Wissenswert:
Das einzige, was der indische Banyanbaum und der berühmte Ficus carica mit seinen allgemein als Feigen bekannten Früchten gemeinsam haben, ist der botanische Name der Gattung. Die Samen des Banyanbaums werden normalerweise von Vögeln gefressen und dann unverdaut wieder abgegeben. Auf diese Weise kommen sie dazu, an Ästen anderer Bäume zu haften, wo sie epiphytisch keimen. Anders als parasitäre Pflanzen dringen die Sämlinge des Banyan-Baums zunächst nicht in den Wirtsbaum ein, sondern leben mit ihm in Symbiose. Im Laufe der Zeit entwickelt es Luftwurzeln, die schließlich den Boden erreichen. Danach nimmt das Wachstum des Indischen Banyanbaums drastisch zu und die Luftwurzeln bedecken stetig den langsam absterbenden Wirtsbaum und versorgen den Banyanbaum mit zusätzlichen Nährstoffen. Am Ende verbleibt eine substomatale Höhle in der Pflanze. Der immergrüne indische Banyanbaum lässt sich problemlos als Kübelpflanze kultivieren und kann sich natürlich auch durch Samen vermehren.
Natürliche Lage:
Der indische Banyanbaum stammt ursprünglich aus Nordwestindien und ist heute in ganz Südostasien zu finden.
Anbau:
Die Samenvermehrung im Haus ist das ganze Jahr über möglich. Streuen Sie die feinen Samen auf feuchte Blumenerde und drücken Sie sie fest an die Erde. Decken Sie dann den Saatbehälter mit Klarsichtfolie ab, um ein Austrocknen der Erde zu verhindern.

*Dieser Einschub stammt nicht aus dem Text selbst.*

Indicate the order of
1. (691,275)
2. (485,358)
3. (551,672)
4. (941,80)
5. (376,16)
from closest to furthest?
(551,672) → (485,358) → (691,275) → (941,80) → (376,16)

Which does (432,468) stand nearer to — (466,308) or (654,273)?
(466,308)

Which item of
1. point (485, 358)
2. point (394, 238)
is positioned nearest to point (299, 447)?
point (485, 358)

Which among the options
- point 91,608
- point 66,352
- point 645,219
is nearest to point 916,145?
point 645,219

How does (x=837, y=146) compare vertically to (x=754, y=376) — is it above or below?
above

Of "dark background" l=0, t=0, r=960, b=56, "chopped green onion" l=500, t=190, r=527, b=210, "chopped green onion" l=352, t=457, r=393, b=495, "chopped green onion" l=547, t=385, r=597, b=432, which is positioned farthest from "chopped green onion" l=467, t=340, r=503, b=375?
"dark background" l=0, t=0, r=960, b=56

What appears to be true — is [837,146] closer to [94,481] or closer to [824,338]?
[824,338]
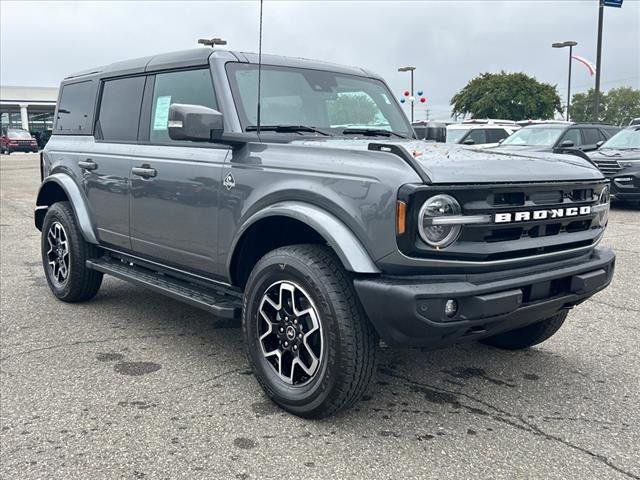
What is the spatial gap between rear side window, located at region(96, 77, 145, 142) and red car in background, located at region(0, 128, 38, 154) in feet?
133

Vergessen Sie nicht, einige Löcher in die klare Folie zu bohren und sie jeden zweiten oder dritten Tag für ca. 2 Stunden vollständig zu entfernen. So vermeiden Sie Schimmelbildung auf Ihrer Blumenerde. Stellen Sie den Saatbehälter an einen hellen und warmen Ort und halten Sie die Erde feucht, aber nicht nass.
Stelle:
Idealerweise mag der Indische Banyanbaum einen sonnigen Standort. Im Sommer kann sie auch an einem leicht windgeschützten Ort im Freien gehalten werden.
Pflege:
Gießen Sie die Pflanze nicht zu reichlich – Gießen alle fünf bis sieben Tage ist ausreichend. Ab etwa einem halben Jahr nach der Pflanzung können Sie Ihren Banyanbaum monatlich mit Flüssigdünger für Kübelpflanzen versorgen.
Im Winter:
Der Indische Banyanbaum ist nicht frosthart und sollte während der Überwinterung an einem hellen und warmen Ort mit einer Temperatur von etwa 10° bis 20° Celsius gehalten werden, am besten jedoch nicht in der Nähe einer Heizung. Da es die Blätter abwirft, muss Ihre Pflanze im Winter noch weniger gegossen werden.